Гёте показал мне элегантное зеленое кресло, которое на днях велел приобрести для себя на аукционе.
— Впрочем, я буду мало пользоваться им, а вернее, вовсе не буду, — сказал он, — мне все виды комфорта не по нутру. В моей комнате нет даже дивана; я всегда сижу на старом деревянном стуле и только месяца два назад велел приделать к нему что-то вроде прислона для головы. Удобная, красивая мебель останавливает мою мысль и погружает меня в пассивное благодушие. За исключением тех, кто с младых ногтей привык к роскошным покоям и изысканной домашней утвари, — все это годится лишь людям, которые не мыслят да и не могут мыслить.
После долгого ожидания наступила наконец радостная весенняя погода. По голубому небу изредка проплывает белое облачко, тепло, можно наконец надеть летнее платье.
Гёте велел накрыть стол в саду, в беседке; итак, мы снова обедали на воздухе. Говорили о великой герцогине, о том, что она втайне вершит многоразличные добрые дела и привлекает к себе сердца всех своих подданных.
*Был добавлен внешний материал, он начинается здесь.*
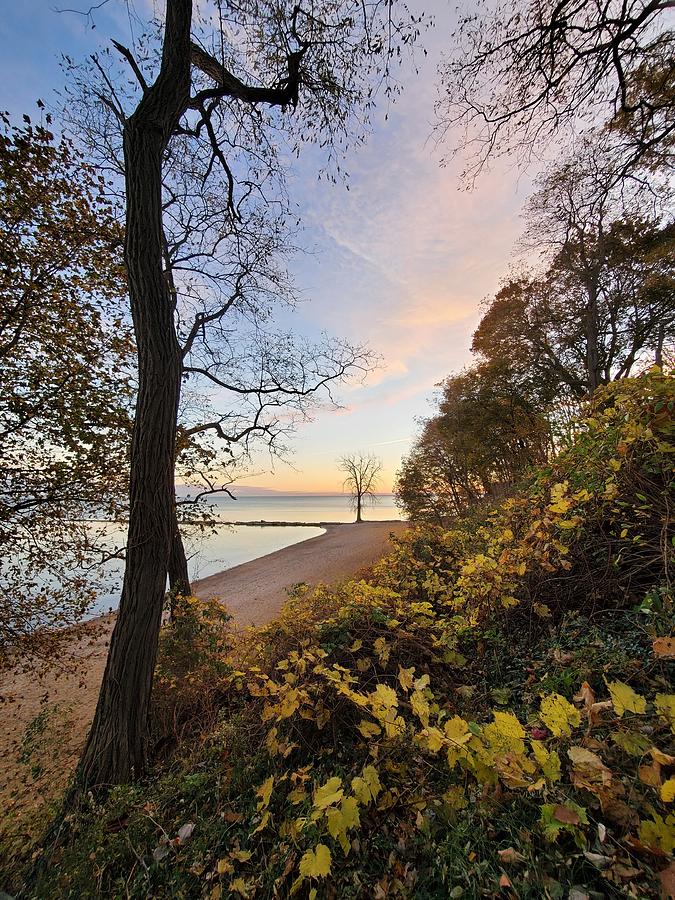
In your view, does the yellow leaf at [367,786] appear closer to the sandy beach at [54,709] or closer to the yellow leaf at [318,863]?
the yellow leaf at [318,863]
— Великая герцогиня, — сказал Гёте, — в равной мере умна, добра и благожелательна, она — истинное благословение для нашей страны. А так как человек всегда чует, откуда нисходит на него добро, поклоняется солнцу и другим благодетельным стихиям, то меня не удивляет, что все сердца с любовью устремляются к ней и что у нас ее быстро оценили но заслугам.
Я сказал, что начал читать с принцем «Минну фон Барнхельм» и пьеса эта кажется мне превосходной.
— О Лессинге принято говорить, — добавил я, — будто бы он человек рассудочный и холодный, а мне видится в этой пьесе столько души, столько очаровательной естественности, добросердечия и просвещенной легкости веселого, жизнерадостного человека, что большего, кажется, и желать нельзя.
— Представьте же себе, — сказал Гёте, — какое впечатление произвела «Минна фон Барнхельм», возникшая в ту темную эпоху, на нас, молодых людей. Это был сверкнувший метеор! Она насторожила нас, — значит, существует нечто более высокое, о чем наша литературная эпоха даже понятия не имеет. Два первых действия — подлинный шедевр экспозиции, они многому нас научили, да и поныне еще могут научить.
Теперь, конечно, никто и слышать не хочет об экспозиции. Раньше силы воздействия ждали от третьего акта, теперь подавай ее уже в первом явлении, и ни один человек не думает, что поэзия — как корабль, которому надо оторваться от берега, выйти в открытое море и тогда лишь поставить все паруса.
Гёте велел принести «Рейнского», это превосходное вино ему прислали в подарок ко дню рождения франкфуртские друзья. При этом он рассказал мне несколько анекдотов о Мерке, который не мог простить покойному герцогу, что в Руле под Эйзенахом тот однажды назвал отличным весьма посредственное винцо.
— Мы с Мерком, — продолжал он, — относились друг к другу, как Фауст и Мефистофель. Мерк, к примеру, насмехался над письмом моего отца из Италии, в котором отец жаловался на тамошний образ жизни, непривычную пищу, на терпкое вино, на москитов; Мерк же никак не хотел примириться с тем, что в замечательной стране, среди окружающей его красоты, человек брюзжит из-за таких пустяков, как еда, питье и мошкара.
Все эти поддразнивания у Мерка, несомненно, шли от высокой культуры, но так как творческое начало в нем отсутствовало и, напротив, было ярко выражено начало негативное, то он всегда был менее склонен к похвале, чем к хуле, и бессознательно выискивал все, что могло избыть этот зуд.